Today’s whisky is the younger (but more aged) sibling of the Connoisseurs Choice 2003 Caol Ila from the 2015 KWM Whisky Advent Calendar.  Judging by those tasting notes, however, this bottle is quite different.  The whisky was aged in first and refill bourbon barrels and is a light golden colour in the glass, characteristic of Caol Ila which is typically lighter in colour than many of its Islay cousins.  On the nose, the 2004 Caol Ila has the characteristic Islay peat, pronounced but not overpowering.  Mixing with the peat are aromas of fresh baked bread, caramel, banana and a subtle citrus note.  On the palate, the smoky peat remains well-balanced and does not obscure flavours of orchard fruit, vanilla, banana and baking spice with a hint of citrus zest lightening things up.  The finish is long and surprisingly it is the baking spices, not the peat, that stick with you.  I have yet to try a Caol Ila that I did not enjoy, and this offering is no different.  An auspicious start to my blogging career!

KWM Whisky Advent Calendar 2016: Day 8

8 12 2016

Through 8 days of Whisky Advent, it’s Gordon & MacPhail 3, All Other Whiskies In The World 5.  You may remember Gordon & MacPhail from seven days and three days ago; they are basically everywhere.  However, I will forgive the repetition in this case because (1) this is NOT a Connoisseurs Choice whisky and is from the separate Distillery Label series, which is as close as an independent bottler like G&M can get to releasing a whisky as if the distiller itself bottled it, and (2) the distillery in question is named Miltonduff, which might be the Scottish-ist word I’ve ever seen.  You hear “Miltonduff” out of context and you know it’s either a whisky distillery or a Braveheart extra.  Of course, you almost never hear “Miltonduff” at all, because the distillery doesn’t often get a turn in the spotlight, mainly reduced to being a core component of the Ballantine’s blend (with which I am all too familiar thanks to some law school whisky-regret purchases).  This bottle, inexpensive at $80, may be the closest thing to a distillery release of Miltonduff we ever see in our neck of the woods.
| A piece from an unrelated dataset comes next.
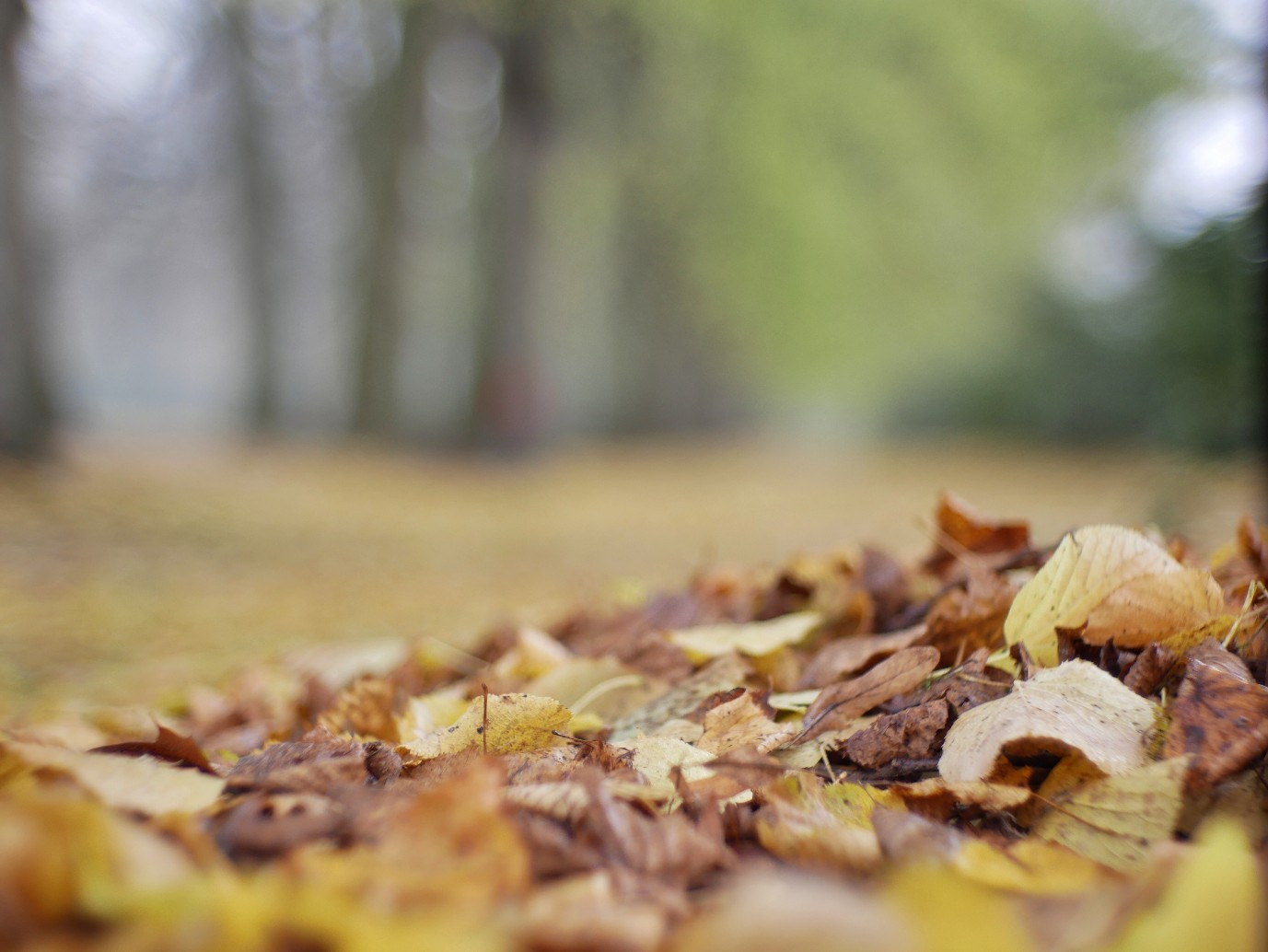 Herbst im Hirschpark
And it’s…fine.  Paler and less forward in colour, it also smells somewhat muted, delivering bold aromas like peaches and cream and carrot cake (with icing) laced with breezy florals, but all in a subtle, sepia-toned kind of way.  It is bigger on the palate, but not necessarily brighter, meandering and expansive, casually melding creme brûlée, honey and applesauce with graham crackers and a slight celeriac vegetal tinge, not in any hurry to get anywhere.  Mellow and chill, it is pleasant but likely not memorable; if I was writing a wine review I’d call it “quaffable”, but I don’t want to think about the personal health consequences of quaffing scotch.  To the next.
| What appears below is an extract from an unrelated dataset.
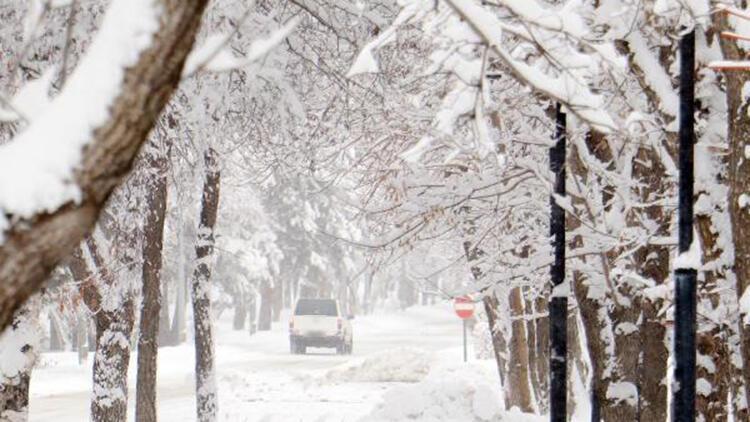 Doğu'ya bahar karı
KWM Whisky Advent Calendar 2016: Day 5

5 12 2016

It was an immediate case of double whisky deja vu tonight, as another Gordon & MacPhail Connoisseurs Choice whisky emerged from the calendar, the second in five days following Day 1’s ultra-exuberant dram.  But the recall did not stop there:  rewind 10 Whisky Days to Day 20 of 2015, where the Connoisseurs Choice in question was a single malt from the little-known Inchgower distillery.  Now jump back to the present, where the Connoisseurs Choice in question is…a single malt from the little-known Inchgower distillery.  Um.  The cool thing about the 2016 version of Inchgower is that it was bottled this year and isn’t even available for purchase yet in Calgary; you can pre-order it at KWM now for $100.  While last calendar’s Inchgower was a 14-year malt, this one may be the first ever 11-year single malt I have ever seen, distilled in 2005 and bottled in 2016; whisky in prime numbers, I guess.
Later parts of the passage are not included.